It is easy to define various ``degrees of difficulty'' in parallel processing. One such taxonomy might be as follows:
In this category fall the complex, asynchronous, real-time applications. A good example of such a beast is ``parallel chess'' [Felten:88h] of Section 14.3, where AI heuristics must be combined with real-time constraints to solve the ill-posed problem of searching the ``tree'' of potential moves.
In this area one might put the very large applications of fairly straightforward science. Often, algorithms must be carefully constructed, but the greatest problems are the large scale of the overall system and the fact that different ``modules'' must be integrated into the complete system. An example might be the SDI simulation ``Sim88'' and its successors [Meier:90a] described in Section 18.3. The parallel processing issues in such a code require careful thought but pose no insurmountable problems.
Problems such as large-scale fluid dynamics or oceanography [Keppenne:90b] mentioned in Section 13.3 often have complex physics but fairly straightforward and well-known numerical methods. In these cases, the majority of the work involved in parallelization comes from analysis of the individual algorithms which can then often be parallelized separately. Each submodule is then a simpler, tractable problem which often has a ``well-known'' parallel implementation.
The simplest class of ``interesting'' parallel programs are partial differential equations [Brooks:82b], [Fox:88a] and the applications of Chapters 4 and 6. In these cases the parallel processing issues are essentially trivial but the successful implementation of the algorithm still requires some care to get the details correct.
The last class of problems are those with ``embarrassing parallelism'' such as in Chapter 7-essentially uncoupled loop iterations or functional units. In these cases, the parallel processing issues are again trivial but the code still requires care if it is to work correctly in all cases.
The ``bottom line'' from this type of analysis is that all but the hardest cases pose problems in parallelization which are, at least conceptually, straightforward. Unfortunately, the actual practice of turning such concepts into working code is never trivial and rarely easy. At best it is usually an error-prone and time-consuming task.

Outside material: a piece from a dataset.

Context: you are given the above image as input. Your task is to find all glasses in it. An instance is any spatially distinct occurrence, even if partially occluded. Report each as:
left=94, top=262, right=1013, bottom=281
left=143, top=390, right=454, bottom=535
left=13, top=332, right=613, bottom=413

This is the basic reason for ASPAR's existence. Experience has taught us that the complexities of parallel processing are really due not to any inherent problems but to the fact that human beings and parallel computers don't speak the same language. While a human can usually explain a parallel algorithm on a piece of paper with great ease, it is often a significant task to convert that picture to functional code. It is our hope that the bulk of the work can be automated by the use of ``parallelizing'' technologies such as ASPAR. In particular, we believe (and our results so far bear out this belief) that problems in all the previous categories (except possibly (1) above), can be either completely or significantly automated.